Demonstrou-se que um dos requisitos para que o Supremo Tribunal Federal edite súmulas com efeito vinculante é a necessidade de haver reiteradas decisões sobre matéria constitucional, o que não foi observado pela Suprema Corte quando da edição do enunciado vinculante nº 5, haja vista que dos três precedentes considerados, apenas um pode ser considerado como processo administrativo disciplinar.

Abordou-se, neste trabalho científico, o julgamento do Recurso Extraordinário nº 434.059/DF que sintetiza os principais argumentos favoráveis à apresentação de defesa técnica em processo administrativo disciplinar, porém com a dispensa de advogado.

O enunciado da Súmula Vinculante nº 5 teve origem neste julgamento, ocorrido no dia 07 de maio de 2008.

O Ministro Gilmar Mendes foi o relator deste Recurso Extraordinário nº 434.059/DF e no seu voto, acompanhado pelos demais Ministros, às f. 743, ele disse que: "o direito à defesa e ao contraditório tem plena aplicação não apenas em relação aos processos judiciais, mas, também, em relação aos procedimentos administrativos de forma geral."

Não obstante, para o Ministro Relator, para que haja o exercício da ampla defesa em sua plenitude, basta que se garanta o direito à informação, à manifestação e que sejam considerados os argumentos manifestados. Para ele, a ausência de advogado por si só, não importa nulidade de processo administrativo disciplinar.

O Ministro Ricardo Lewandowski argumentou que: "a defesa técnica integra efetivamente o devido processo legal, no entanto, trata-se de uma faculdade que deve ser colocada à disposição do acusado, daquele que responde a processo judicial ou administrativo."

Também, o Ministro Carlos Britto usou desse argumento e disse, ainda, que: "a presença obrigatória de advogado se faz no processo judicial, porque a Seção III do Capítulo IV, sobre as funções Essenciais à Justiça deixa claro que o advogado é indispensável à administração da justiça."

O Ministro Carlos Britto sustenta no seu voto que Justiça no Capítulo IV da Constituição, significa função jurisdicional. Segundo o Ministro Carlos Britto, no processo administrativo "a defesa técnica por advogado implicaria mais do que a ampla defesa, e sim uma amplíssima defesa, ou seja, uma defesa transbordante."

Outro argumento utilizado pelo Ministro Carlos Britto seria o assoberbamento das Defensorias Públicas que além de defender os necessitados, teria, também, que defender todos os servidores públicos processados que não optassem pela nomeação de procurador nos autos.

Os demais Ministros acompanharam nos seus votos os argumentos supracitados, tendo, ainda, às f. 762, do Recurso Extraordinário nº 434.059/DF, referências à necessidade de se invalidar a Súmula Vinculante nº 343 para que o Superior Tribunal de Justiça não continuasse a decidir conforme o enunciado dessa súmula, evitando-se o aumento de recursos ao Supremo Tribunal Federal.
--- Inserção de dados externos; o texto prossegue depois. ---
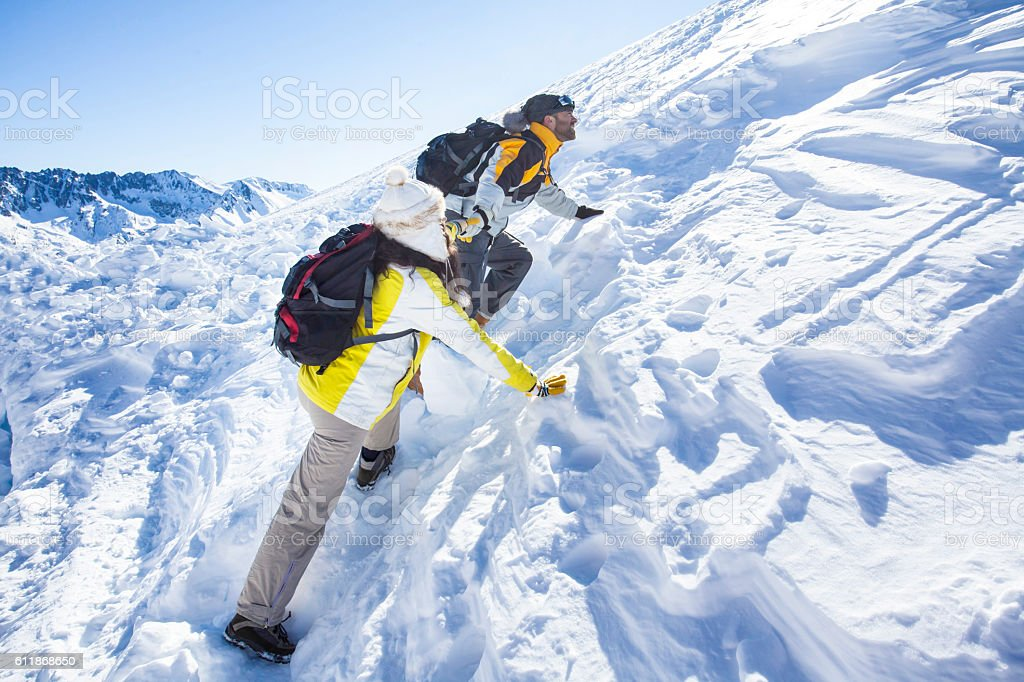 Side view of young couple backpackers moving up in the snow mountain....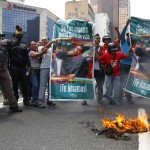 Supporters of the late President Hugo Chavez burn a students' flag during a protest in Caracas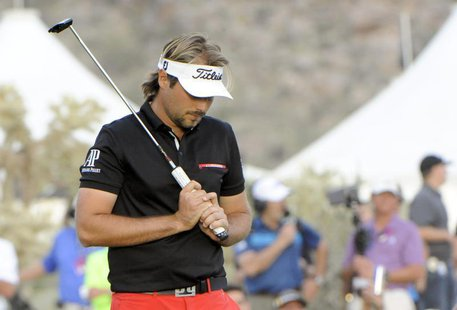 Feb 23, 2014; Marana, AZ, USA; Victor Dubuisson reacts after his putt on the 21st hole after winning the final round of the World Golf Champ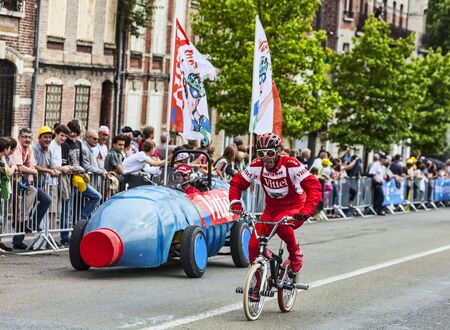 Saint Quentin, France, July 5th 2012: Funny character riding a BMX bicycle, promoting Vittel, a famous French brand of  of bottled water,during the passing of publicity caravan in Saint Quentin during the stage 5th of Le Tour de France 2012.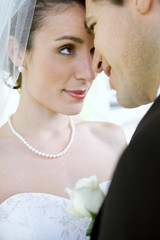 Affectionate bride and groom standing face to face at wedding, smiling, close-up, side view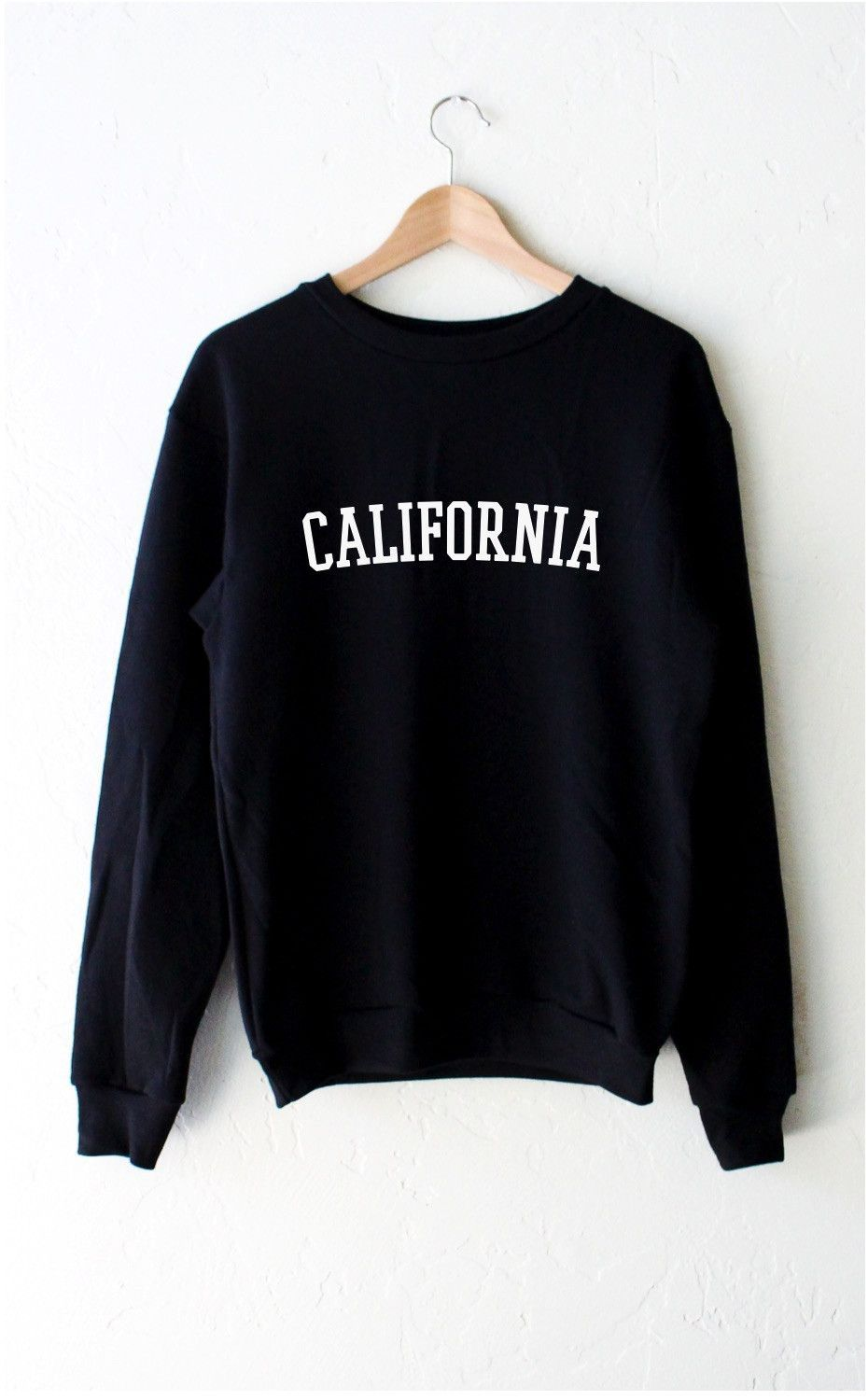 639f33543 Description - Size Guide Details: Oversized, unisex fit crew neck fleece  sweatshirt in black with print featuring 'California' by NYCT clothing.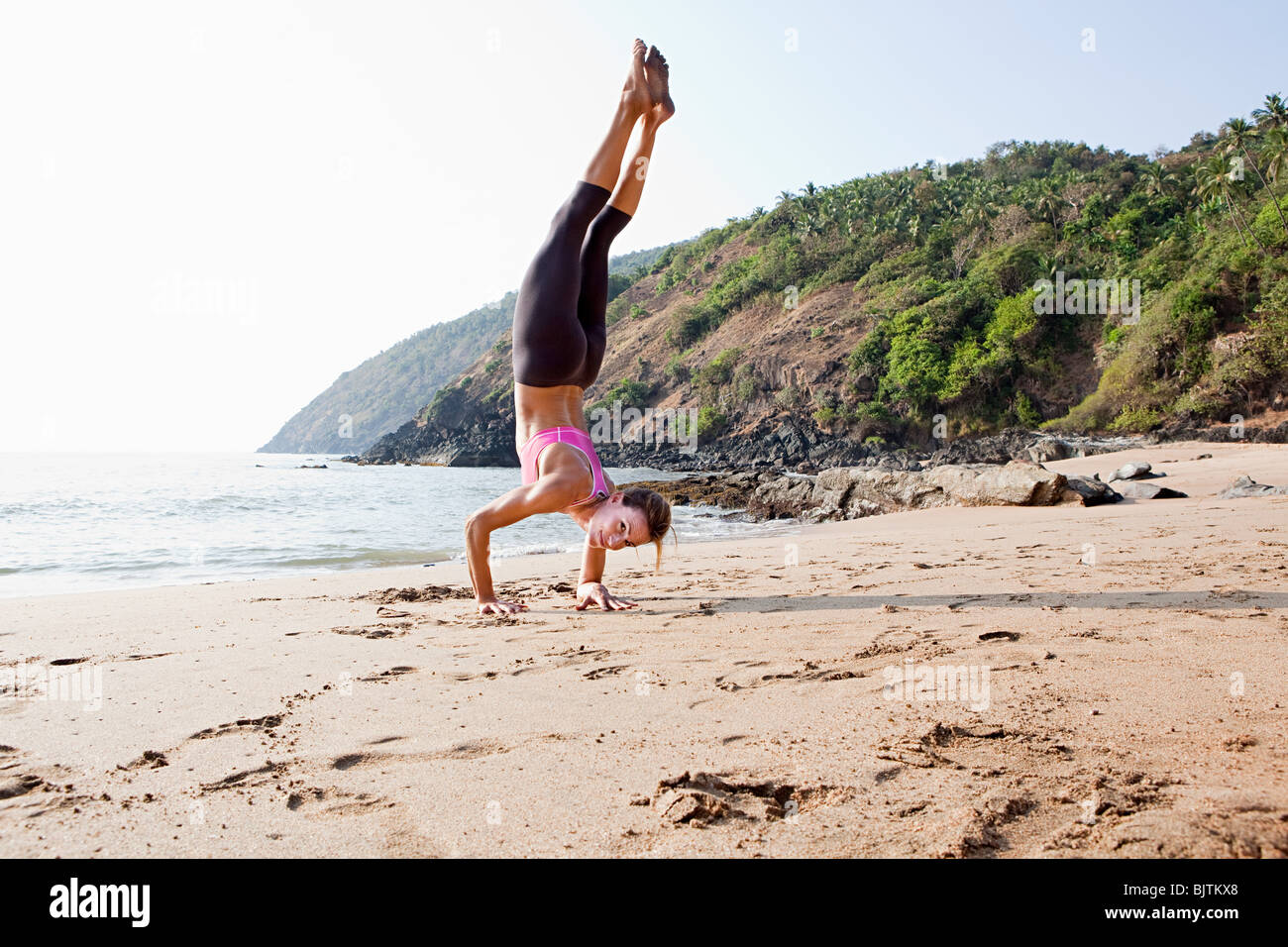 Woman doing handstand on beach - Stock Image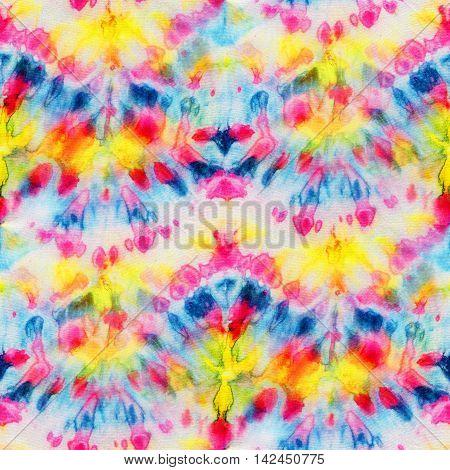 Multicolor seamless tie-dye pattern. Hand painting fabrics - nodular batik. Shibori dyeing.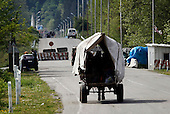 People pass the tense border crossing between Georgia and Abkhazia in the Georgian town of Zugdidi.  Georgia, a former Soviet country, waged a brutal war with Abkhazia during the breakup of the Soviet Union in the early 1990s, and was again at war with Russia in August 2008.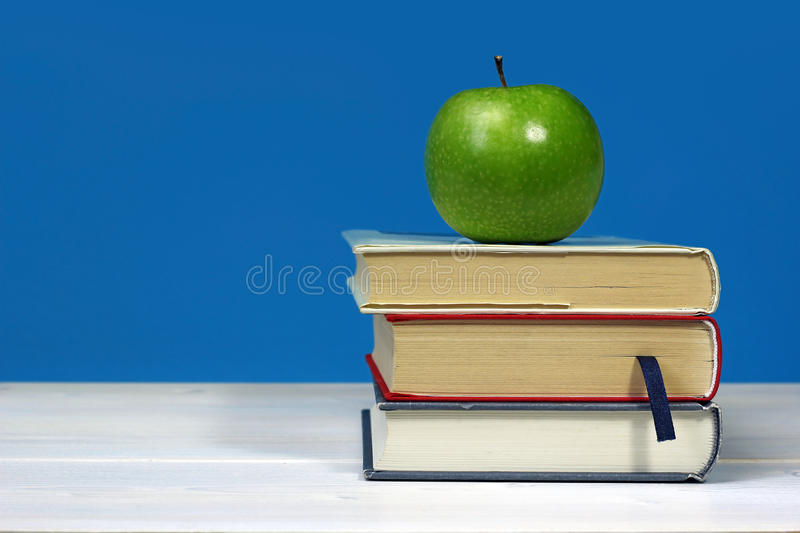 Download Green Apple On Pile Of Books Stock Photo - Image: 34786214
Houve também o temor de uma possível reintegração de inúmeros servidores federais que foram demitidos sem defesa técnica por advogado.
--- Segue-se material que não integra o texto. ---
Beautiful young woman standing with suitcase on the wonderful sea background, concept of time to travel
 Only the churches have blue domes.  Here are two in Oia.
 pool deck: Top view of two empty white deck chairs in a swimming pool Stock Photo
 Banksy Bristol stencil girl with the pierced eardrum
Analisando, de forma imparcial, os fundamentos lançados no Recurso Extraordinário nº 434.059/DF, confrontando o julgado do Superior Tribunal de Justiça (Mandado de Segurança nº 10.837/DF) e do Supremo Tribunal Federal (Recurso Extraordinário nº 434.059/DF) e, ainda, fazendo leitura da Lei Federal nº 8.112/90, conforme a Constituição, chegou-se a uma análise crítica dos principais argumentos favoráveis à aprovação da Súmula Vinculante nº 5 do Supremo Tribunal Federal.

Com efeito, garantir, ao servidor processado administrativamente, o direito de informação, de manifestação e de ver os seus argumentos considerados, sem que esteja sendo defendido tecnicamente por advogado, é garantir apenas formalmente o direito à ampla defesa com os meios e recursos a ela inerentes, o que viola o devido processo legal em sentido formal.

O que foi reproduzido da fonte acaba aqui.